Updated

An apparent attempt to assassinate Afghan President Hamid Karzai (search) failed Thurdsday when a rocket that was fired at his helicopter missed by 300 yards, the U.S. military said.

The American military helicopter was preparing to land in Gardez, 60 miles south of Kabul (search), when the rocket was fired. The aircraft immediately turned around and returned to Kabul, U.S. military spokesman Maj. Mark McCann said.

"The president was not in any imminent danger," McCann said.

It was at least the second apparent attempt on the U.S.-backed interim leader's life since he took office in 2001, and the most ominous incident yet in the run-up to next month's landmark election.

Karzai's spokesman, Jawed Ludin, said the rocket came down much further away -- in a village more than a mile from Gardez -- and suggested Karzai didn't want to abandon his trip to the city, where he was to attend a school opening.

"He's disappointed and a little upset that the security sometimes in these situations over-reacts," Ludin said. "He wished to have landed and spoken to the people."

No one was hurt on the ground or in the air.

It was not clear who fired the rocket, but suspicion will fall on militants including the former ruling Taliban waging a stubborn insurgency against Karzai's U.S.-backed administration.

Officials are bracing for a surge in violence in the run-up to next month's landmark presidential election, which Afghanistan (search)'s international sponsors hope will cement the shaky peace process begun after the United States drove out the Taliban in 2001 for harboring Osama bin Laden.

The school opening was not officially part of Karzai's election campaign.
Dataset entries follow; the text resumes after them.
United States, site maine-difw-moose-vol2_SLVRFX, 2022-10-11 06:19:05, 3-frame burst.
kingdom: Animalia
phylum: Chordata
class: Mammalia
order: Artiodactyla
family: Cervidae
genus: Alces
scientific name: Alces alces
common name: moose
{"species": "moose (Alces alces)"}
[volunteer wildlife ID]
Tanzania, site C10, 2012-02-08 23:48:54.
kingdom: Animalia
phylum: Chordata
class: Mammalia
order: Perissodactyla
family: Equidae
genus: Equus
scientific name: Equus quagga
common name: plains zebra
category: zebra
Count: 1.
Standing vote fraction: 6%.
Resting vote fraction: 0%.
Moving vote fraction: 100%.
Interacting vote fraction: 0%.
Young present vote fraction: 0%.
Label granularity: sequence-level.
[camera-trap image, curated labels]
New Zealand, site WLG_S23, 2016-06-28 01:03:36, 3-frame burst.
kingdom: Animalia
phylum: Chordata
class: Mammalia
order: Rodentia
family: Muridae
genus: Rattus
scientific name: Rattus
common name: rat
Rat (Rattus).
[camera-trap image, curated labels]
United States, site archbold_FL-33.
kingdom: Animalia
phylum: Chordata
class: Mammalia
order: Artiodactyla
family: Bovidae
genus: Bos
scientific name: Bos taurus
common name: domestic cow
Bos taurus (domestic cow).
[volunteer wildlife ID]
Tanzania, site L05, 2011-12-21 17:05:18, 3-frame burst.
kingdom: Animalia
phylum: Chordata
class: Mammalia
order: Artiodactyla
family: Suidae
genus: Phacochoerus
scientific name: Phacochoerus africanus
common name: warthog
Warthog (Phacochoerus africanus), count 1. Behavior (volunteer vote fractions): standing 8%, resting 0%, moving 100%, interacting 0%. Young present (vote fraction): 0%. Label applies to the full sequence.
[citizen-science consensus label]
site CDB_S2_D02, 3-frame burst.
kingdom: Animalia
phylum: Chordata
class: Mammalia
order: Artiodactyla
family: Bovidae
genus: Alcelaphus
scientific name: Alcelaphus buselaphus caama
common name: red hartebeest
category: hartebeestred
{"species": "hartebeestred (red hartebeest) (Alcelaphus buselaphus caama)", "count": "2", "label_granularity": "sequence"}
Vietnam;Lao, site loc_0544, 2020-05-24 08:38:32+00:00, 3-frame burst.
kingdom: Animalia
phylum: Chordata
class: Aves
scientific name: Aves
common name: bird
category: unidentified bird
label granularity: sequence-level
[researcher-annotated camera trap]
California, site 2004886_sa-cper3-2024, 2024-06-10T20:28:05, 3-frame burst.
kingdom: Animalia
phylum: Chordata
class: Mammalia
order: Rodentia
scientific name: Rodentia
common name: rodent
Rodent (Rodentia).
But the attack is still a setback as he tries to muster a majority in the Oct. 9 ballot and avoid a second-round runoff.

Gardez is just 60 miles south of Kabul, but security concerns still meant Karzai needed the U.S. military as his escort.

Karzai has said he is too busy leading the country to do a lot of the campaigning, and that his two deputies will tour the provinces in a bid to see off the electoral challenge from the 17 other candidates.

A dozen election workers have already been killed during a drive to register millions of Afghans for the country's first-ever direct presidential election.

In all, more than 900 people have died so far this year in political violence across the country.

The president has been shadowed by bodyguards from an American security firm since shortly after the unsolved killing of Vice President Abdul Qadir on July 6, 2002.

Karzai's guards shot and killed an attacker who opened fire at Karzai in Kandahar on Sept. 5 the same year. Karzai hails from Kandahar, the former stronghold of the ousted Taliban regime.